Prior to these brakes, it was pretty hard to get the non-ABS braking system to lock up, but thanks to the new stopping power, it doesn't take nearly as much pedal effort to lock the tires up. Of course, I don't want to be locking up on the road, so it definitely looks like I'll have to soon go with wider wheels up front with stickier rubber to capitalize on the new braking performance. Stay tuned.
10 hours shop labor @ $90/hour = $900
B&B Headers: $1,228
B&B cat-back: $996
Rotors, pads, lines, fluid: $1,090
Cooling parts and hoses: $199
Magnetic filter: $48
Fumoto oil drain valve: $21
Oil pressure sender: $69
As with virtually any 17-year-old car, I'm going to have to pay special attention to maintenance, especially with a high-performance car. I experienced this shortly after my purchase, when the lower radiator hose blew and leaked all the coolant onto the highway. Right then I decided I was going to replace all radiator hoses as soon as I could. Since it carries virtually everything I will ever need for maintenance, I grabbed my Performance Products catalog and started ordering--new lower and upper radiator hoses, a radiator-to-pipe hose, a new thermostat, thermostat housing and O-ring, both water pump-to-pipe hoses, an ex tank-to-pipe hose and an ex tank-to-water pump hose. To keep the motor running a little cooler, I also ordered a low-temp thermal fan switch.

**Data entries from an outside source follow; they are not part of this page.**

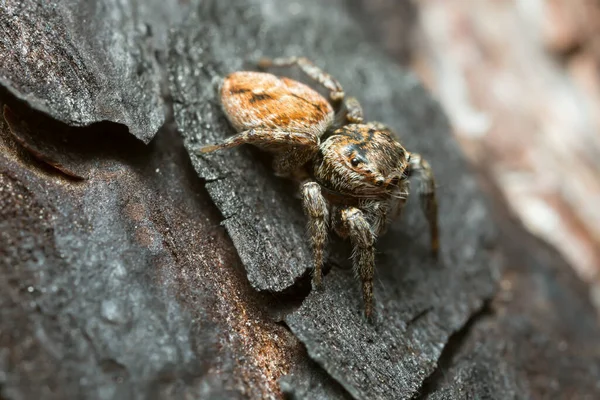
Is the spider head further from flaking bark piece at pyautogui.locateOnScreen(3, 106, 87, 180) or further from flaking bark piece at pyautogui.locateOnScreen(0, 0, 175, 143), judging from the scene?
flaking bark piece at pyautogui.locateOnScreen(3, 106, 87, 180)

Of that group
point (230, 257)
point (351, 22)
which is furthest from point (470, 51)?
point (230, 257)

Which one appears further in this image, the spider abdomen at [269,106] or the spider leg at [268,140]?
the spider abdomen at [269,106]

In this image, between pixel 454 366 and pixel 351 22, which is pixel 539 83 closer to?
pixel 351 22

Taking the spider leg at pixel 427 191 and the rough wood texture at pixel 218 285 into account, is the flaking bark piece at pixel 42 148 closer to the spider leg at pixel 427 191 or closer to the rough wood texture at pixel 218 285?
the rough wood texture at pixel 218 285

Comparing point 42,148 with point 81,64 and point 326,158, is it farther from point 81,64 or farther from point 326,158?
point 326,158

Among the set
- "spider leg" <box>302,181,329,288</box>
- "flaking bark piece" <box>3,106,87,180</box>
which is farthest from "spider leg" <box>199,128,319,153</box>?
"flaking bark piece" <box>3,106,87,180</box>

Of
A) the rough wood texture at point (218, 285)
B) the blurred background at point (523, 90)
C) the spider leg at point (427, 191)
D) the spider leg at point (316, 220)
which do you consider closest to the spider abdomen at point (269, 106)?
the rough wood texture at point (218, 285)

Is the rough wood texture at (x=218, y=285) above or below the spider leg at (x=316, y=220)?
below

As a motor gets used over a long period of time, it's possible for tiny metal particles to eventually make it into the oiling system from simple wear and tear. Performance Products carries a super strong oil filter magnet that traps virtually all small metal particles onto the walls of the oil filter, reducing the risk of them recirculating. It's easy to apply and is totally reusable.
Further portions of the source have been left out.